На прощание Фанни протянула Дуайту руку и сказала:
– Не переживай: с кем не бывает…
Опять не те слова. Дуайт вполне мог прочесть в них отталкивающее великодушие, или вообразить, что эпизод сойдет ему с рук, поскольку Фанни рассчитывает на продолжение отношений, или решить, что он Фанни безразличен – был и есть.
Нет, все не так. Лучше было бы проститься вообще без слов.
Из расписания, купленного на вокзале, Фанни узнала, что следующий поезд до Паддингтона отходит через час с лишним, и решила выждать это время в отельчике – там одна-единственная старая леди, а кафе при крупных отелях сейчас переполнены.
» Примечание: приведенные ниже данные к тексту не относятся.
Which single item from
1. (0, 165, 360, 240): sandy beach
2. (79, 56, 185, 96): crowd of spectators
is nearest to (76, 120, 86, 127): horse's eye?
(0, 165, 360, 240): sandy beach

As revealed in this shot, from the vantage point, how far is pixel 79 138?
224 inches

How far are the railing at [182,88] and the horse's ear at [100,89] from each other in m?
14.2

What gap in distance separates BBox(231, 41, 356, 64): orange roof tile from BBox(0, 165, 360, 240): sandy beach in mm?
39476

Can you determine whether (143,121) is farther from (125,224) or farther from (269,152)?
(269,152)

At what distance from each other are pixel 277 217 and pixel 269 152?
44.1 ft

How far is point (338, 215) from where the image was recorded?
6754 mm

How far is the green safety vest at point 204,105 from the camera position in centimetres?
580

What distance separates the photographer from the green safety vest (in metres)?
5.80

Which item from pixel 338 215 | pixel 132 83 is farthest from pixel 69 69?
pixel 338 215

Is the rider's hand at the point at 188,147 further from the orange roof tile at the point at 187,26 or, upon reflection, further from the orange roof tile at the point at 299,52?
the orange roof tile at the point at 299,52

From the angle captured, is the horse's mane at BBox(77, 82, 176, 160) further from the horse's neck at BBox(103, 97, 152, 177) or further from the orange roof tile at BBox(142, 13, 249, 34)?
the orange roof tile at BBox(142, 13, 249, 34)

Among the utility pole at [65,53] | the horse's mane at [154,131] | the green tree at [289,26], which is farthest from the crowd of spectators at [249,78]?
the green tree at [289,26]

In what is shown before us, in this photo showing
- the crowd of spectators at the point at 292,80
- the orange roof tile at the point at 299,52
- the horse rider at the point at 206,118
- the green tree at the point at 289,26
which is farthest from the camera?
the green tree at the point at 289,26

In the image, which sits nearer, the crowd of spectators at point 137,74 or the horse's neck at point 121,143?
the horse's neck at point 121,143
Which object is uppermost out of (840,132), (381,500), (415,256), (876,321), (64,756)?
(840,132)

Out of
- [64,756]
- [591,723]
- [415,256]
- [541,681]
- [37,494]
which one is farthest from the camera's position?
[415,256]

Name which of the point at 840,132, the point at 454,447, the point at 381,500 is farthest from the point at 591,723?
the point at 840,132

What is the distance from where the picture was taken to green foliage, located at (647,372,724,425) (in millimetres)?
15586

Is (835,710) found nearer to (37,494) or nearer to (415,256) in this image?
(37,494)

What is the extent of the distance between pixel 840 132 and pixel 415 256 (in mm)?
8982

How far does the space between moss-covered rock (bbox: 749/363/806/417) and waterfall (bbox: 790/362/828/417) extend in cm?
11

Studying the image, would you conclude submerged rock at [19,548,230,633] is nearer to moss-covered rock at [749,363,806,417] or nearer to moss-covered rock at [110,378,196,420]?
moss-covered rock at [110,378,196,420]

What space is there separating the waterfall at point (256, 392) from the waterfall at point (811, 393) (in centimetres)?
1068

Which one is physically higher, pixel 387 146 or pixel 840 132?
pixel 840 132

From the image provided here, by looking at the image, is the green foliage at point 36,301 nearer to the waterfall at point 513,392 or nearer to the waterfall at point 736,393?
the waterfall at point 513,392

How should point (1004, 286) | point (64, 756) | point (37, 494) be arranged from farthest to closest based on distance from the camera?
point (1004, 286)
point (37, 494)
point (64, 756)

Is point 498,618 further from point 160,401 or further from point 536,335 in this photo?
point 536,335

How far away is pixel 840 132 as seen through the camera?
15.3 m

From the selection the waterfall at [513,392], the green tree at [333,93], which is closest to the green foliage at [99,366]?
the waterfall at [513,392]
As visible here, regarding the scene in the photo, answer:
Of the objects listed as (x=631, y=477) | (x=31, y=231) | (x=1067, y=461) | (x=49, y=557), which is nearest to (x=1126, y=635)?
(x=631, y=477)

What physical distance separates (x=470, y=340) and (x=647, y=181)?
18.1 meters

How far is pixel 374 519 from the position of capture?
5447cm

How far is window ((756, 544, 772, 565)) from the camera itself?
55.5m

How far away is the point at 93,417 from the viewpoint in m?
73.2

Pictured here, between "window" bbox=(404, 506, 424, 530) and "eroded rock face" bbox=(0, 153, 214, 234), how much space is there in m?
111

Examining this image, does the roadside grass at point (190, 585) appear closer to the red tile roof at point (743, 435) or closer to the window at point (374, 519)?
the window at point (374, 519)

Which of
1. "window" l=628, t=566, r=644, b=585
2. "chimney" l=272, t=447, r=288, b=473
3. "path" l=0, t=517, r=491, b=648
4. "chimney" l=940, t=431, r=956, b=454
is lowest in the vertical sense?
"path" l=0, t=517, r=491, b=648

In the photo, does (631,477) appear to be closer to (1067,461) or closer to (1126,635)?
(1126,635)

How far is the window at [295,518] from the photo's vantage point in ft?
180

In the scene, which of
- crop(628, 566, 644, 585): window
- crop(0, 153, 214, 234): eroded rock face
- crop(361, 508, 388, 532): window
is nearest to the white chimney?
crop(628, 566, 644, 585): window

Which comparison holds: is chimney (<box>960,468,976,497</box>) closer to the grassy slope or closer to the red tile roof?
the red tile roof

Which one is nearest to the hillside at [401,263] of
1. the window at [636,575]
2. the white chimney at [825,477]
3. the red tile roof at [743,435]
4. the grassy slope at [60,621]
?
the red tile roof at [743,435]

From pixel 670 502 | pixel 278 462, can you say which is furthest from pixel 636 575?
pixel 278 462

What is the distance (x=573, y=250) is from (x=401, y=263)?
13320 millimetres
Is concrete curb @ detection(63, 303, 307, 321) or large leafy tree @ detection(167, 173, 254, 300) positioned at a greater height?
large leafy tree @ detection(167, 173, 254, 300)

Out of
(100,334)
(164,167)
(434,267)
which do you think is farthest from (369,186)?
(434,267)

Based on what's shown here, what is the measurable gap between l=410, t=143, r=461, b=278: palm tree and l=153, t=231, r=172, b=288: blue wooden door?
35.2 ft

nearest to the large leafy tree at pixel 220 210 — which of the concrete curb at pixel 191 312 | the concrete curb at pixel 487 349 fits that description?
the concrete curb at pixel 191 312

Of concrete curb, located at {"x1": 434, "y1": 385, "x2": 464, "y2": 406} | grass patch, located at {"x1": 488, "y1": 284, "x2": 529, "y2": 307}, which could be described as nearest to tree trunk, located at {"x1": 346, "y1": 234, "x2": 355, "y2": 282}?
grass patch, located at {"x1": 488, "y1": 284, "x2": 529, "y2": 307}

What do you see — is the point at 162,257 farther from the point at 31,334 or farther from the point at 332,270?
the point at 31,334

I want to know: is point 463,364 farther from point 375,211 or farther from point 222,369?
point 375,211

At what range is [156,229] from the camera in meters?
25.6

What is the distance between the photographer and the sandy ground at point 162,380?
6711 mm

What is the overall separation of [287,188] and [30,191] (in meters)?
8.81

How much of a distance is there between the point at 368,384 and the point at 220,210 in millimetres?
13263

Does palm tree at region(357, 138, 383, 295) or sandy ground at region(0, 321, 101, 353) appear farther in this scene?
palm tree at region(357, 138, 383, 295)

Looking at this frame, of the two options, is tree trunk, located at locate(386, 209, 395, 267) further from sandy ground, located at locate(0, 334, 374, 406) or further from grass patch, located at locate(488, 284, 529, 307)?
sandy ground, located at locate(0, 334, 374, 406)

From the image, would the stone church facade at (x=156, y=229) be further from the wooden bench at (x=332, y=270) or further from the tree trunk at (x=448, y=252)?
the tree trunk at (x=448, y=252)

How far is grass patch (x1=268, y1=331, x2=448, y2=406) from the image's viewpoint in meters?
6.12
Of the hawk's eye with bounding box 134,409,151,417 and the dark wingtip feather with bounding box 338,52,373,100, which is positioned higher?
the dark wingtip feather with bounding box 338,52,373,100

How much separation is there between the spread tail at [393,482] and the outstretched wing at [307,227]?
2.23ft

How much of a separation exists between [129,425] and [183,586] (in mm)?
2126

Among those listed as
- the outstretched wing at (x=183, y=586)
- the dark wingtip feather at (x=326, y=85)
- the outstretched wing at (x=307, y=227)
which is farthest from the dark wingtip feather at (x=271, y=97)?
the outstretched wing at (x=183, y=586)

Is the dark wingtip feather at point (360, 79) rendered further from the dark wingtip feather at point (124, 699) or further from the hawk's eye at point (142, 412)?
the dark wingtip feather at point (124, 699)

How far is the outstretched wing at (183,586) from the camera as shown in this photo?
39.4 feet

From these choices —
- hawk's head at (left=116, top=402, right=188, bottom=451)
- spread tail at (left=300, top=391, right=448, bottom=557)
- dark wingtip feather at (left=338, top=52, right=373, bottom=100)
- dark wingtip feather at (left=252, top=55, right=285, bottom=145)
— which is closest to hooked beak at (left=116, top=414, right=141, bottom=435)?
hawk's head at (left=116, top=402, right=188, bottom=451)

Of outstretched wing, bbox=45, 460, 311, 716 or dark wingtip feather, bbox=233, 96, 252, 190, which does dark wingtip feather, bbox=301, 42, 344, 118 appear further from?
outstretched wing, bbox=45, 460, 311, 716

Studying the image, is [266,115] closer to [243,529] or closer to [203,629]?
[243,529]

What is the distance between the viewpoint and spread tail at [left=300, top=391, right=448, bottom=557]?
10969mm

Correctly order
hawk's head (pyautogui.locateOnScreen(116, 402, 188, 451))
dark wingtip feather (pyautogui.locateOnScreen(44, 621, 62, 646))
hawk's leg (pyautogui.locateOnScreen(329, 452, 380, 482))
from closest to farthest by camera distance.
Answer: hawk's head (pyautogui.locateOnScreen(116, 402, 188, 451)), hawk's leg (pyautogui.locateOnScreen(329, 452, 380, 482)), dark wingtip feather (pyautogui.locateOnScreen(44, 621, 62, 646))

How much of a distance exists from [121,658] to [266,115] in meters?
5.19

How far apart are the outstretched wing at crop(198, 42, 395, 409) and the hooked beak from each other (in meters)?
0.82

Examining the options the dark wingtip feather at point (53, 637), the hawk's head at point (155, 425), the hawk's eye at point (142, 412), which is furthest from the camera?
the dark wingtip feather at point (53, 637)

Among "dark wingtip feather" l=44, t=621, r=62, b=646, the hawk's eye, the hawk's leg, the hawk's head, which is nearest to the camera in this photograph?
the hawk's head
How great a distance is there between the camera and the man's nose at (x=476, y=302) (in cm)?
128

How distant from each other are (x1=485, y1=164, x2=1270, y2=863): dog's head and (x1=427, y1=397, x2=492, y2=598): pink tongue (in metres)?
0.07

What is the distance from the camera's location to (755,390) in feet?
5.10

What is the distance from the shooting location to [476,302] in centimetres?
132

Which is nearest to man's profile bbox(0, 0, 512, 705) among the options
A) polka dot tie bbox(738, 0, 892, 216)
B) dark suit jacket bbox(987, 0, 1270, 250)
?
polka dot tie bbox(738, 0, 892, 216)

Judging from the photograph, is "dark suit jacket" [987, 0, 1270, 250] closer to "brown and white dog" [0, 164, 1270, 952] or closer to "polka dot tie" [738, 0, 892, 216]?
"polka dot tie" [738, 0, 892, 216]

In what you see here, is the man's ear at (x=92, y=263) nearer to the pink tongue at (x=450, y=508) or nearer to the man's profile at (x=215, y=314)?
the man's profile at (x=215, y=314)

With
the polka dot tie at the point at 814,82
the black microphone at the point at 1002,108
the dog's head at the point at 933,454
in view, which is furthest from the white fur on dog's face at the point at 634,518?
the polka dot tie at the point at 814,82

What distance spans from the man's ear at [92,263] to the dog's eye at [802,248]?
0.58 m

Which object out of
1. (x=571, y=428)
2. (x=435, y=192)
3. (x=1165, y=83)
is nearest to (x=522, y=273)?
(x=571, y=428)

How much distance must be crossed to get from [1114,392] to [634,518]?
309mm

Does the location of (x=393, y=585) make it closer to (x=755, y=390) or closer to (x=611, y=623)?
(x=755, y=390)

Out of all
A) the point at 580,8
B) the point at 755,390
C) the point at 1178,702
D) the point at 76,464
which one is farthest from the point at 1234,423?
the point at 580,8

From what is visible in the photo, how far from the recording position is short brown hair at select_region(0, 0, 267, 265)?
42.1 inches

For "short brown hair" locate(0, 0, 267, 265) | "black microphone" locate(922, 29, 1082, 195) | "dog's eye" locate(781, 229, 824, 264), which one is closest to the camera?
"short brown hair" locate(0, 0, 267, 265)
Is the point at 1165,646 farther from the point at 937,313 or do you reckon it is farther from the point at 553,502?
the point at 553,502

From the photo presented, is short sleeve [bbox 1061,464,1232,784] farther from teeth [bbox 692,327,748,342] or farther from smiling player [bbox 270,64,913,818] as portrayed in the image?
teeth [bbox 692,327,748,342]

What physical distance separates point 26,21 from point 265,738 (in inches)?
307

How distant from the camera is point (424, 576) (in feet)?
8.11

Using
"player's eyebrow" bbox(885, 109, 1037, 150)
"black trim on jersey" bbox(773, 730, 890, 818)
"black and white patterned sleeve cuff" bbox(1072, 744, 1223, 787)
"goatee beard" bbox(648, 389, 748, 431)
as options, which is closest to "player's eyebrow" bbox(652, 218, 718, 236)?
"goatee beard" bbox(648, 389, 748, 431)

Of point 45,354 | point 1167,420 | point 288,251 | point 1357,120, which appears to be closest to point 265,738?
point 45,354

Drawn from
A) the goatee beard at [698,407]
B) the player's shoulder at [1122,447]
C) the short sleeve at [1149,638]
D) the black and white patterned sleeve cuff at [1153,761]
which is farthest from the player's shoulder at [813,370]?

Старая леди больше не внушала отрицательных эмоций, наоборот: Фанни надеялась успокоиться в ее обществе, перенестись на двадцать лет вперед (когда сегодняшний казус станет делом давним, прошлым, почти забудется, ну, или по крайней мере будет вспоминаться с улыбкой).
Однако, пока Фанни шла к отельчику (сумрак сгущался, в руке был зажат листок – расписание поездов), ей вдруг подумалось: зачем ждать целых двадцать лет? Почему бы не улыбнуться прямо сейчас? Столь часто она посмеивалась над собой – так не лучше ли изъять этот нелепый случай из памяти проверенным средством – старым добрым смешком?
«Не трави себе душу, Фанни», – остерегла одна половина сознания.
«А я и не травлю», – парировала другая.
Тем не менее Фанни душу травила. Ее обманули. Дурой выставили. Она пережила кошмарнейшее изо всех возможных унижений; ей словно швырнули в лицо пригоршню пыли, да не простой, а приберегаемой для таких женщин, как она: что в зрелые годы позволяют себе романтическую близость с юношами. Притом у некоторых есть хотя бы оправдание – физиология: их, несчастных, снедает не по годам мощное любовное томление. Фанни же снедало тщеславие, и только оно: даже увядая, она была обуреваема желанием чувствовать прежнюю власть, снова и снова убеждаться в неотразимости чар своей красоты.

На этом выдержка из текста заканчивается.